Going Through Methadone Withdrawal

Going Through Methadone Withdrawal

What Is Methadone?

If you have severe, chronic pain, you may use a prescription medication for temporary relief. This especially may be the case if non-narcotic drugs like ibuprofen or acetaminophen don’t relieve your pain.

Methadone is a prescription drug for severe pain. As an opiate, methadone is also highly addictive. Opiate addiction leads many patients to find illegal ways to get methadone — even when their prescriptions have expired.

Long-term use and abuse of methadone can lead to serious health complications. Once you’re addicted to this drug, you’ll experience painful withdrawal symptoms as you stop taking it. Overcoming methadone withdrawal is tough. But you can quit successfully with the help of your doctor and support from your loved ones.

Symptoms of Withdrawal

If you’re addicted to methadone, you’ll probably experience withdrawal symptoms after you stop taking the drug. Because withdrawal can cause pain, you may feel an even greater need to take the drug. This can lead to a repeating cycle of temporary withdrawal and further drug use.

Once you enter the withdrawal stage, other uncomfortable symptoms are likely to take place of the sedated feelings you’re accustomed to. Within the first few hours that you’re off the drug, you might feel:

  • tired
  • anxious
  • restless
  • sweaty

At first, withdrawal may feel like the flu. Muscle aches and pains are common after you stop taking methadone. As the symptoms of withdrawal progress, you might feel severely nauseous. Vomiting, cramps, and diarrhea may also occur. Unlike with the flu, withdrawal symptoms can remain severe for several days.

How Long Do Symptoms Last?

Symptoms of methadone withdrawal usually start within 30 hours after your last exposure to the drug. This timeframe is longer compared to withdrawal from other types of opiates, but the pain isn’t any less severe.

The amount of time you experience methadone withdrawal symptoms varies, lasting up to a few weeks or longer. You’ll likely experience the worst of the symptoms during your first week of withdrawal. Unfortunately, it can take longer for your body to cope without methadone than it did to become addicted to the opiate.

Help for Methadone Withdrawal

It’s best not to go through methadone withdrawal alone. A doctor can provide specific treatments to ease withdrawal symptoms. These treatments significantly improve your odds for recovery. Buprenorphine and clonidine are drugs used to shorten the withdrawal process and even alleviate some of the related symptoms.

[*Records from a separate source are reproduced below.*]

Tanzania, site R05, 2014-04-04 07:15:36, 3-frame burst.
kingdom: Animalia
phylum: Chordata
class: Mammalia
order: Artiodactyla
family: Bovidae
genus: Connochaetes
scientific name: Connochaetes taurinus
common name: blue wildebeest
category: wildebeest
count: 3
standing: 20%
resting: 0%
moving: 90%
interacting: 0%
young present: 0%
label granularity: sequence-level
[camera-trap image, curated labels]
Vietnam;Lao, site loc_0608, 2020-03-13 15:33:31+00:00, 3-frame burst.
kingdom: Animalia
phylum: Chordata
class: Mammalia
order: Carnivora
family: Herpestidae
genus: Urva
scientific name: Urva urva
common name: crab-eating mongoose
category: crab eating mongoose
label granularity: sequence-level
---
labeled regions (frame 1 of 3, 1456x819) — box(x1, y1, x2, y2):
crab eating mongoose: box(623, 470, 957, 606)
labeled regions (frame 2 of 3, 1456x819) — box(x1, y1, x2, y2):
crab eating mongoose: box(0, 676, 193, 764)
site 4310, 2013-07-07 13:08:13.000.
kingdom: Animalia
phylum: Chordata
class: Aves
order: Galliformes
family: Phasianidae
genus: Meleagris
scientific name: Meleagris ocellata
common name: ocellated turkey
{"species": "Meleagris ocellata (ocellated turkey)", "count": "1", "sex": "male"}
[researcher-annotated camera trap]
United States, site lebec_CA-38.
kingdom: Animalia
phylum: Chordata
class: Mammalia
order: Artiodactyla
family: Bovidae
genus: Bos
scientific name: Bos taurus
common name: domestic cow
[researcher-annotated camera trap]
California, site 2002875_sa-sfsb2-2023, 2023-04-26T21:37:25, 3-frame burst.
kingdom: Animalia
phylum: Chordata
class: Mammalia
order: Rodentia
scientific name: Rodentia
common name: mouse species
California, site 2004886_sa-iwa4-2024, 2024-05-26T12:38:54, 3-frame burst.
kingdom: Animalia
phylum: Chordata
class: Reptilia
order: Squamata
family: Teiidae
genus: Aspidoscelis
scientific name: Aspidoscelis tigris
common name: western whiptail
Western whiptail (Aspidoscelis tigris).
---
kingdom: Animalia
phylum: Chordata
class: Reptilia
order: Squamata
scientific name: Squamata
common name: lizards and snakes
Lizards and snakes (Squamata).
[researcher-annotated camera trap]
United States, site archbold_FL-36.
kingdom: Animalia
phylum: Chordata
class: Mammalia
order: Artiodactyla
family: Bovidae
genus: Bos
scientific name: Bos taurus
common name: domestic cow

In severe cases of addiction, your doctor may prescribe methadone. Though it may seem that more of the opiate may make things worse, guided methadone therapy can help you reduce your opiate use over time. The process will continue until you no longer require methadone at all.

Due to the high risk of abuse and overdose, methadone therapy is only used if you’re enrolled in a government-approved treatment program. A physician will monitor your methadone intake and response to ensure that the withdrawal process is safe and effective.

Group support can be crucial for long-term recovery. You may find little empathy among family members because they can’t relate to your situation. Finding support from fellow recovering addicts can help you find your voice and stay on track. The support group program SMART (self-management and recovery training) is also helpful for opiate addicts.

Complications of Methadone Use and Withdrawal

Methadone isn’t prescribed for long-term use. Doctors are careful in giving patients this powerful drug, and it’s only used for the shortest time possible. Using methadone too long can have serious health consequences, including:

  • breathing difficulties
  • heart rate changes
  • sedation that leads to coma
  • death

The withdrawal process also comes with complications, though they are few compared with continued methadone abuse. When going through withdrawal, you might develop dehydration from excessive vomiting and diarrhea.

Once you detoxify your system of methadone, it’s even more critical that you don’t abuse this drug. Recovering addicts are more susceptible to death after they start using methadone again.


Methadone abuse can be a life-or-death situation. The only way to get out of the cycle of methadone is to stop using it. But you don’t have to go cold turkey. Your doctor can help ease the process to improve your chances of recovery.

Don’t let fear of withdrawal get in the way of your recovery. Methadone withdrawal can be difficult, but if you consider the long-term benefits, you’ll find that withdrawal is far better than the negative effects of addiction.